Olivier Père

4h44 dernier jour sur terre de Abel Ferrara

Mercredi 19 décembre est sorti sur les écrans français le nouveau film d’Abel Ferrara, découvert l’année dernière en compétition au Festival de Venise, et distribué par Capricci. Courrez le voir si ce n’est déjà fait, il permet de clore de très belle façon l’année cinématographique.

4h44 dernier jour sur terre (4:44 Last Day on Earth) marque le retour de Ferrara dans sa ville, New York, avec son acteur fétiche Willem Dafoe devenu son double cinématographique depuis Go Go Tales et sa nouvelle muse Shanyn Leigh : un film apocalyptique en forme de confession. Un cinéaste toujours passionnant en pleine possession de ses moyens après quelques films malades ou maudits (parmi lesquels le très beau Go Go Tales sorti en 2012 avec beaucoup de retard) et des années d’errance. La fin de notre planète – un non événement – intéresse moins Ferrara que l’état du couple et l’état du monde. Son film enregistre un compte à rebours, sans hystérie et avec une paradoxale douceur, les derniers moments vécus à deux d’une jeune peintre, Skye, et de son compagnon plus âgé qu’elle, Cisco, un ex junkie dont le retour à la vie s’effectue paradoxalement quand nous allons tous mourir.

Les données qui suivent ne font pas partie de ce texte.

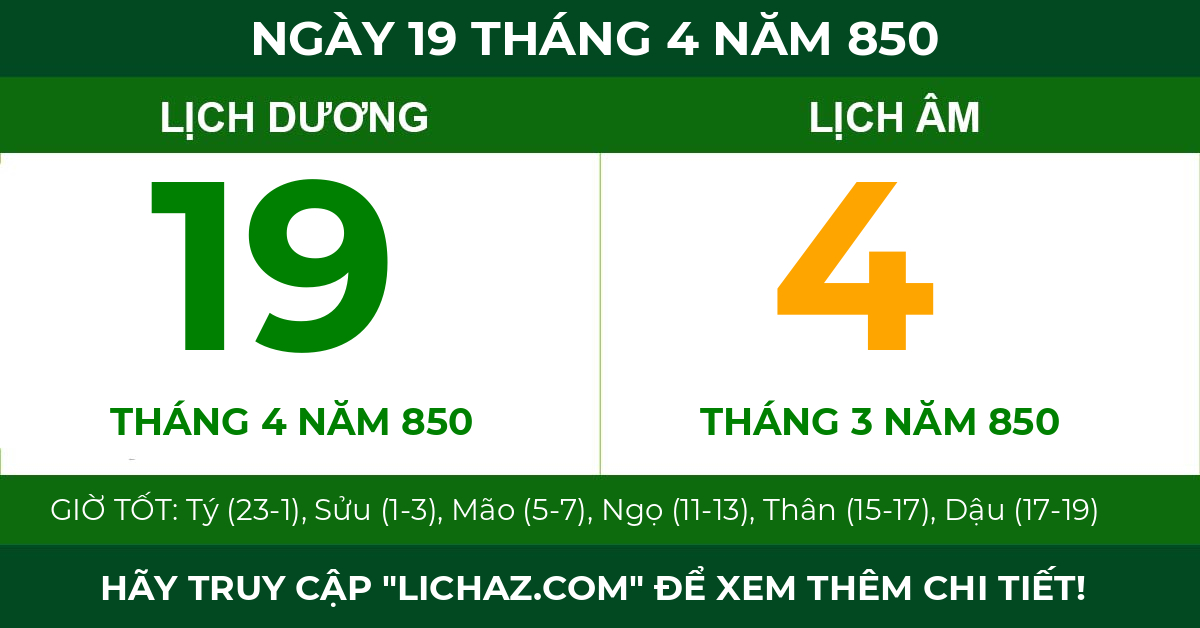 lịch âm ngày 19 tháng 4 năm 850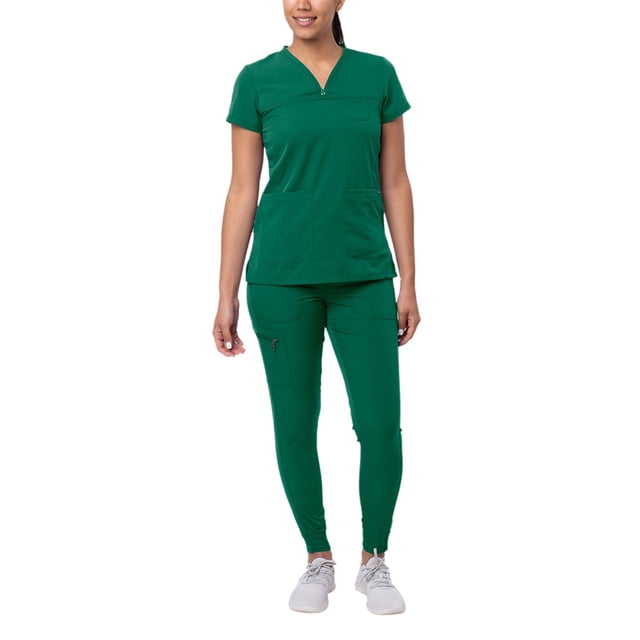 Adar Pro Movement Booster Scrub Set For Women - Sweetheart V-Neck Scrub Top & Yoga Jogger Scrub Pants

Dans ce huis clos comme les affectionnent désormais plusieurs grands cinéastes et Ferrara en particulier (question de budget, mais aussi de repli moral et politique vis-à-vis de la société), l’homme et la femme communiquent avec l’extérieur grâce aux nouvelles fenêtres que sont les écrans de télévision et d’ordinateur, via Skype et internet.

Jamais Ferrara n’a été aussi godardien. 4h44 dernier jour sur terre est une sorte de Kammerspiel qui évoque à la fois Le Mépris pour sa radioscopie élégiaque et mélancolique du couple et Film socialisme pour son constat désenchanté d’un monde qui va à sa perte.

Abel Ferrara sur le tournage de 4h44 dernier Jour sur terre

Abel Ferrara sur le tournage de 4h44 dernier Jour sur terre

En mars 2011, nous étions à New York pour rendre visite à Abel Ferrara, en pleins préparatifs de 4h44 dernier jour sur terre dont le tournage allait commencer dans quelques jours. La peinture était fraîche, l’équipe menée par Frank DeCurtis le fidèle directeur artistique s’affairait pour transformer le dernier étage d’un vieil immeuble de Manhattan en loft qui allait servir de décor quasi unique au film, tandis qu’Abel arpentait l’espace, vieux lion toujours prêt à rugir dès qu’il s’agit de tourner. Cinq mois plus tard, alors qu’il était encore en montage, Abel Ferrara recevait le Léopard d’honneur au Festival del film Locarno, et présentait sur la Piazza Grande en avant-première une séquence celle de la dispute où Cisco surpris en train de dialoguer avec son ex-femme sur Skype déclenche la colère et la jalousie de sa jeune compagne.